Like all the other sidrot that we read about this time of year, Vayyetze is jammed pack full of great stories to tell the kids round the fire on those long and cold winter nights. However, time, space and my attention span limits us to just talking about one of these cracking stories. Ya'akov is fleeing from Be'er Sheva to Charan, and on his way night falls and he is forces to find a resting spot. He puts his head down on a stone and has a kip, but it is what happens whilst he is in this sleep that I would like to comment on. He dreams of a ladder that stretches from the Heaven to the Earth with angels going up and down this ladder. Many medrashim are associated with this dream, and many a frum bloke with a beard has looked for deeper meaning in this event. It is, however, observations of Rav Aharon Soloveichek that were of most interest to me here. He writes that the Ba'al ha'Turim notes the Hebrew word for ladder, sulam, has the same numerical equivalent to the words, zeh kisei hakavod, Sinai, mammon and ani, the throne of G-d, Mount Sinai, money and a pauper repectively. Rabbi Soloveichek notes that represnted within the word sulam we have the seemingly paradoxical synthesis of materialism and spirituality. It seems that on the one hand the ladder is symbolic of heavenly direction, with allusions to the giving of the Torah at Mt. Sinai and references to the throne of G-d. Whilst on the other it seems that the ladder is representative of the more earthly pursuits in life, those of personal and financial gain. This synthesis demonstrates pertinently the notion that earthly gain and significance must be coupled with the study of Torah and all that goes with it. To put it briefly; whilst our secular lives enable us to enjoy a higher standard of living, our religious life instructs us how to use our material privileges.

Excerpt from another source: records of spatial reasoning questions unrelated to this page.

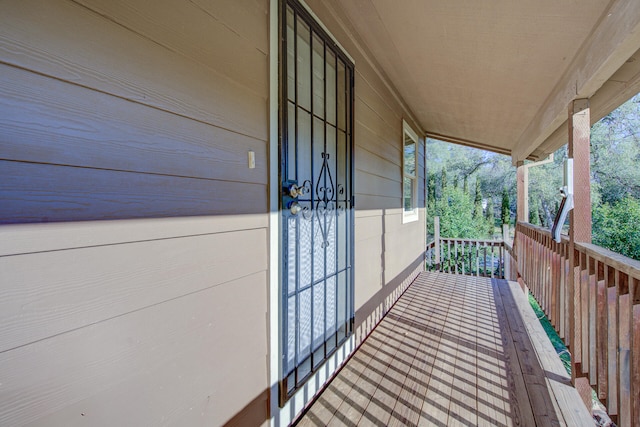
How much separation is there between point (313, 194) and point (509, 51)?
1.79m

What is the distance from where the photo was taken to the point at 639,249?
32.4ft

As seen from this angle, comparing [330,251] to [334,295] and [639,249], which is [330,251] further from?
[639,249]

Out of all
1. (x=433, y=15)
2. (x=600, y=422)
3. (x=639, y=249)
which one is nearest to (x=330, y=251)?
(x=433, y=15)

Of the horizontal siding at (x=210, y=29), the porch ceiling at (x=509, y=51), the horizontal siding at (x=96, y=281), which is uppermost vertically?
the porch ceiling at (x=509, y=51)

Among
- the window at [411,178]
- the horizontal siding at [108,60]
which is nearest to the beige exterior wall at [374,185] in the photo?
the window at [411,178]

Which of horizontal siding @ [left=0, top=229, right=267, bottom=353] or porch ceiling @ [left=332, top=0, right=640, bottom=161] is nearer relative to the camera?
horizontal siding @ [left=0, top=229, right=267, bottom=353]

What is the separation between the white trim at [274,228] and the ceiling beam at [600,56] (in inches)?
61.8

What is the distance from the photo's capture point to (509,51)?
2250 millimetres

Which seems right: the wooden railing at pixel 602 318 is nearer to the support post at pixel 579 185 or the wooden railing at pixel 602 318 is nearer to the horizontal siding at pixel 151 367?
the support post at pixel 579 185

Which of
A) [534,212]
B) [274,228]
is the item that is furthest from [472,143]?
[534,212]

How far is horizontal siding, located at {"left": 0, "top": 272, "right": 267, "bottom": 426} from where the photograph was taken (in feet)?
2.44

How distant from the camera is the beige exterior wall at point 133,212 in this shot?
0.72m

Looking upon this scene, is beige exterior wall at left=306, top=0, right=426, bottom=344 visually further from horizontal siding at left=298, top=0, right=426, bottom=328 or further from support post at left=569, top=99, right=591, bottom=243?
support post at left=569, top=99, right=591, bottom=243

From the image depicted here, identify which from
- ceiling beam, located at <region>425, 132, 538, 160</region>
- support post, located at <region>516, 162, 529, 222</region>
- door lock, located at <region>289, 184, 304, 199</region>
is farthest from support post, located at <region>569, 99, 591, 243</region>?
ceiling beam, located at <region>425, 132, 538, 160</region>
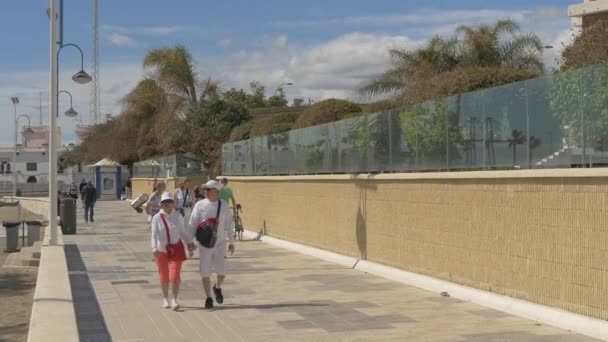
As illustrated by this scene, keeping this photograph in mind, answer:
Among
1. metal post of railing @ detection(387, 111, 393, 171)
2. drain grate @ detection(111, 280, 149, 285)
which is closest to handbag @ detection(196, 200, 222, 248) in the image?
drain grate @ detection(111, 280, 149, 285)

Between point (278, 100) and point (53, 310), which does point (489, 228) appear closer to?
point (53, 310)

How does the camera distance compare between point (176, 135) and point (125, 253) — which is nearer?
point (125, 253)

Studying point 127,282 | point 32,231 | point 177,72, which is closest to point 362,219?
point 127,282

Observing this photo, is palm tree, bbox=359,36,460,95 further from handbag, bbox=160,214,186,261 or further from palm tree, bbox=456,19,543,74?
handbag, bbox=160,214,186,261

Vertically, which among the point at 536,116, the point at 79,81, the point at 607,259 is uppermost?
the point at 79,81

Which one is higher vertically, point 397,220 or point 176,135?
point 176,135

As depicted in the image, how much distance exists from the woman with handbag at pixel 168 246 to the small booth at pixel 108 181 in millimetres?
52394

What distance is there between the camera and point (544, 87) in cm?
1080

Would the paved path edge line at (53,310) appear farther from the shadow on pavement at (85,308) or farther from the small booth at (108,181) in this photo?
the small booth at (108,181)

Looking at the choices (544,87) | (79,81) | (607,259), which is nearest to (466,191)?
(544,87)

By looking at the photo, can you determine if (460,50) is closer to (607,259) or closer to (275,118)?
(275,118)

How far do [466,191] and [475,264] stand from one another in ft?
3.28

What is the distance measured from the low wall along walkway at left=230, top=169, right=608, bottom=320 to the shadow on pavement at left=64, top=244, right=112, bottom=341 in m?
4.84

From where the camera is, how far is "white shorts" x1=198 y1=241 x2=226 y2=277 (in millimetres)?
11461
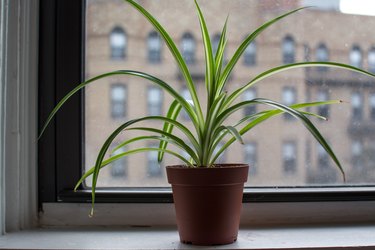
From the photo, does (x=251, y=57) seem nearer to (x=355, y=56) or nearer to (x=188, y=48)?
(x=188, y=48)

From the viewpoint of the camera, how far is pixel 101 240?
83cm

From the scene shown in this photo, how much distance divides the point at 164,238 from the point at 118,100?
34 centimetres

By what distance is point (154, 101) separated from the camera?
1.00 m

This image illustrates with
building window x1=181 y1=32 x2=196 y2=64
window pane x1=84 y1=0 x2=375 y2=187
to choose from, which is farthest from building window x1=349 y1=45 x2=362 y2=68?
building window x1=181 y1=32 x2=196 y2=64

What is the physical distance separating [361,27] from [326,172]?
37cm

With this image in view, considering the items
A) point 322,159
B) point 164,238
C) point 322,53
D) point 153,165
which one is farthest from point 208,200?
point 322,53

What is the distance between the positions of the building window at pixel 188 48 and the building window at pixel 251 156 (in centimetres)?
25

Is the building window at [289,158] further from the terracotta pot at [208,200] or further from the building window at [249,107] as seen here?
the terracotta pot at [208,200]

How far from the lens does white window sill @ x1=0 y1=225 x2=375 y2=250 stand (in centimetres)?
78

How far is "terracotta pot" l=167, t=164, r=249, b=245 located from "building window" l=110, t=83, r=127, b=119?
0.27 metres

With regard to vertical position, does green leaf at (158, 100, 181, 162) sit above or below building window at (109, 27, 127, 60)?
below

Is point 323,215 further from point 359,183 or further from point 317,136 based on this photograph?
point 317,136

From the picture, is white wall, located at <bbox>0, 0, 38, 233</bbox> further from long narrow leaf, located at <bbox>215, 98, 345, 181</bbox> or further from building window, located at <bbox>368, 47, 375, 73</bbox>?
building window, located at <bbox>368, 47, 375, 73</bbox>

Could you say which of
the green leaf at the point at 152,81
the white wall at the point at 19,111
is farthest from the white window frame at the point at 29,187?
the green leaf at the point at 152,81
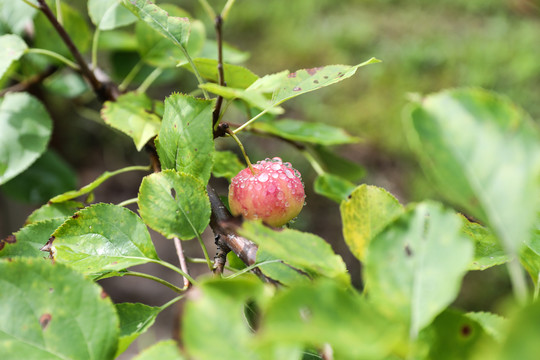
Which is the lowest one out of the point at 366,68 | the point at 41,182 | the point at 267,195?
the point at 366,68

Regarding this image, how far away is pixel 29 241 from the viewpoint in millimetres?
507

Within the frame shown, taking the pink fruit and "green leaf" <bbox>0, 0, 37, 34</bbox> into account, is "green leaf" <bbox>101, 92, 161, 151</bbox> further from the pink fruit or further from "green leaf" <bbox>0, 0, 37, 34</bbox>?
"green leaf" <bbox>0, 0, 37, 34</bbox>

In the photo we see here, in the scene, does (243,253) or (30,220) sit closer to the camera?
(243,253)

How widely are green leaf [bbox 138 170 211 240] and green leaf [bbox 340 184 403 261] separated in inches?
5.6

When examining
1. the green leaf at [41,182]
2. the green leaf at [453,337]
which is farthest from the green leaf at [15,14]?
the green leaf at [453,337]

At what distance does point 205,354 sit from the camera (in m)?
0.25

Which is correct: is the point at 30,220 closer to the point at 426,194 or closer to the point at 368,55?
the point at 426,194

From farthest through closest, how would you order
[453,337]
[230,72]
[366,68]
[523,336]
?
1. [366,68]
2. [230,72]
3. [453,337]
4. [523,336]

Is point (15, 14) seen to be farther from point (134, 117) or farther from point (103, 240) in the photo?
point (103, 240)

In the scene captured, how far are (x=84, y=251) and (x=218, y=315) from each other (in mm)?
240

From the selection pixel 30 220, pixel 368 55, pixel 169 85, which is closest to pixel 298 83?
pixel 30 220

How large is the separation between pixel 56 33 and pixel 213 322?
804mm

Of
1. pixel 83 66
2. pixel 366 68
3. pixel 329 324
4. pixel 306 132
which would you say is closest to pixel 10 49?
pixel 83 66

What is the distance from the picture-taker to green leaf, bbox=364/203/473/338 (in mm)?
277
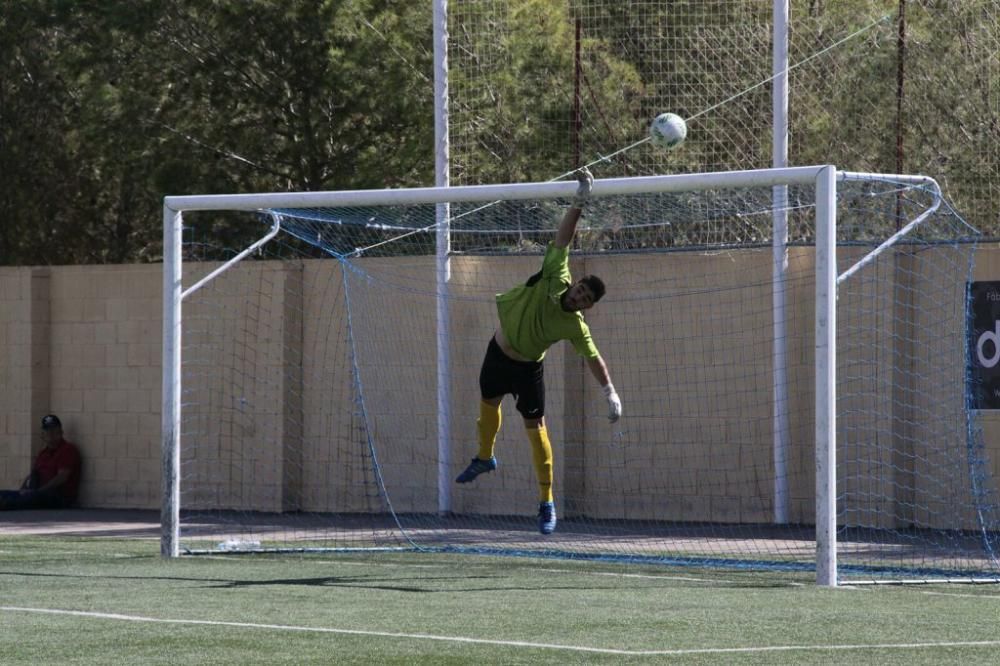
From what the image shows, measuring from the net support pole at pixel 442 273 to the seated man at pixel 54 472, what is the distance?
15.1ft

This idea of coupling together our religious and secular lives is clearly one which is relevant to us all as students. Our student years are a time of change for all of us. Whether or not you choose to change your drinking preferences or some other less important features of your lifestyle, the point remains the same. Like the window cleaner who is now on the other side of the window next to me, we are all on a ladder, though whether we are wearing a shapeless boiler suit is a different question, and whether or not we'd look good in one more different still.

We have to choose whether to go up or down this ladder and decide whether the rung that we are currently perched on is really where we want to stay.